Tullow to produce 92,000 barrels a day

Tullow Oil Chief Executive Aidan Heavey. Photo: Tom Burke
Tullow Oil Chief Executive Aidan Heavey. Photo: Tom Burke

OIL BONDS FOOD BANKS

TULLOW Oil said it would produce about 92,000 barrels of oil or equivalent a day this year after starting output at the Jubilee field in Ghana in November. The new forecast "is a little bit lower" than the previous guidance of 95,000 barrels a day, partly because the ramp-up of output from Jubilee is likely to take up to six months, Tullow said.

ESB debt rated by three main agencies

DEBT issued by the ESB will be rated by the three main ratings agencies for the first time, as the semi-state looks to increase its chances of raising €6.5bn in the bond market over the next five years. State-owned ESB said it had obtained ratings from Fitch, Moody's and Standard & Poor's. The ESB has been given a similar BBB+/Baa1/ BBB+ from all three rating agencies.

Aryzta implements major restructuring

THE announcement that nearly 70pc of staff will be laid off at the Aryzta-owned Gallagher's bakery in Co Donegal this week could be the first of several such moves from Aryzta as it implements a major restructuring of its global operations on to fewer larger sites, according to NCB's Paul Meade. "We estimate that Aryzta could generate up to €40m in tangible cash synergies."

Shares at financial group IFG fall 2.4pc

EARNINGS

SHARES in financial group IFG fell 2.4pc after the firm said performance for 2010 was "satisfactory" in a pre-close trading statement yesterday. Full-year 2010 guidance for earnings per share of between 18c and 20c was reiterated. As a result of a UK Financial Services Compensation Scheme in relation to investment failures, IFG is to incur a levy of £1.1m (€1.3m), about 1c of earnings per share.

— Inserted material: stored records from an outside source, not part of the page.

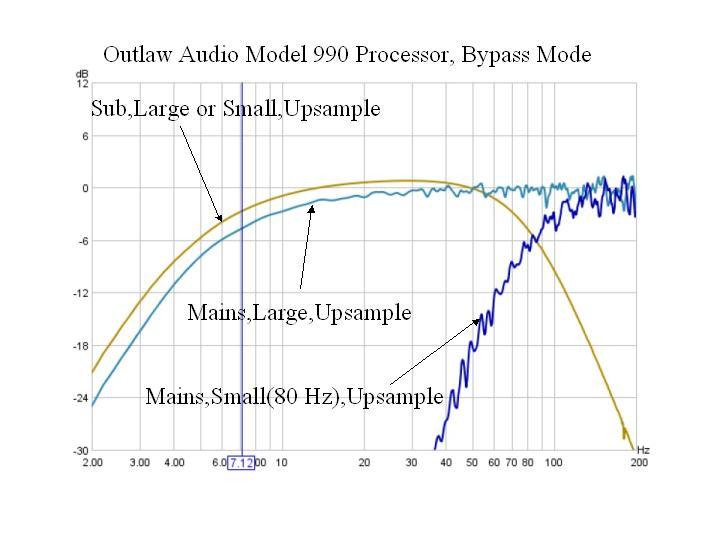 AVR Frequency Response Graphs-upsamplemodefinal.jpg
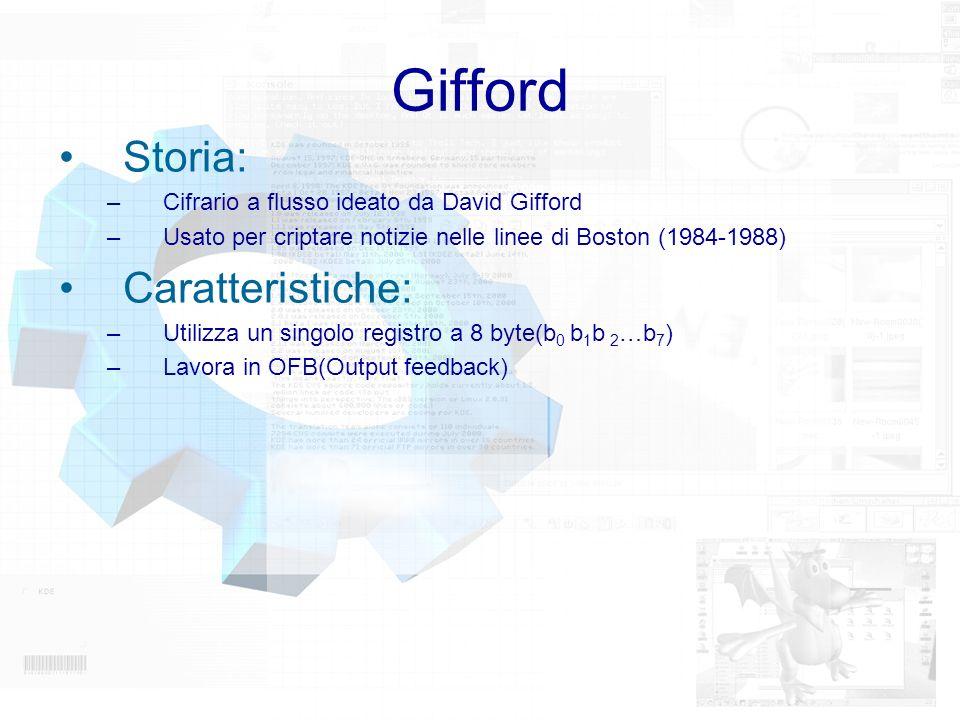 Gifford Storia: Caratteristiche:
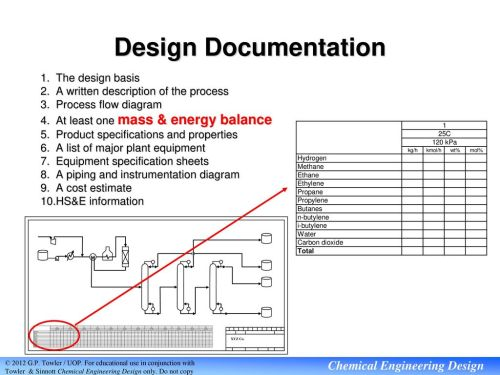 small resolution of process flow diagram 36 design documentation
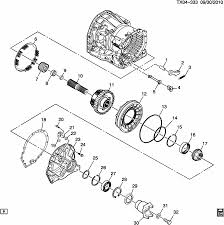 allison transmission internal wiring harness allison discover gm alternator wiring diagram pcm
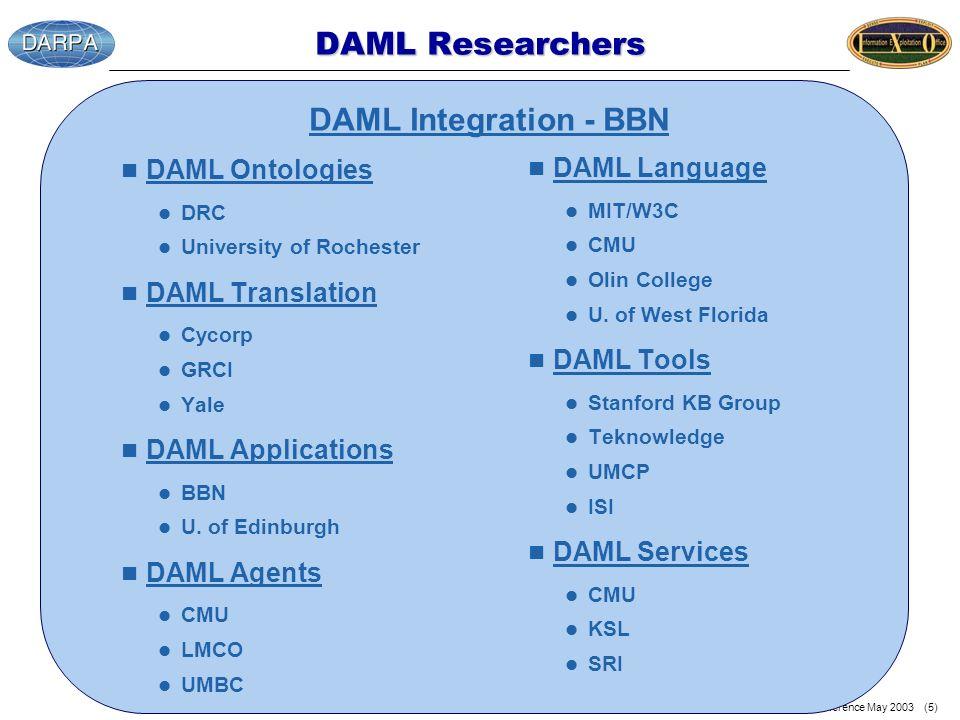 SWMU Conference May 2003 (5) DAML Researchers n DAML Ontologies l DRC l University of Rochester n DAML Translation l Cycorp l GRCI l Yale n DAML Applications l BBN l U.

S&P: clear risk of AIB debt restructuring

THERE is a "clear and present risk" that the 48pc of investors who rejected AIB's recent debt buy back could face "further restructuring-like action" on their holdings, ratings agency Standard & Poors said yesterday. S&P improved credit ratings on outstanding affected bonds from D to CCC, as the offer was no longer on the table.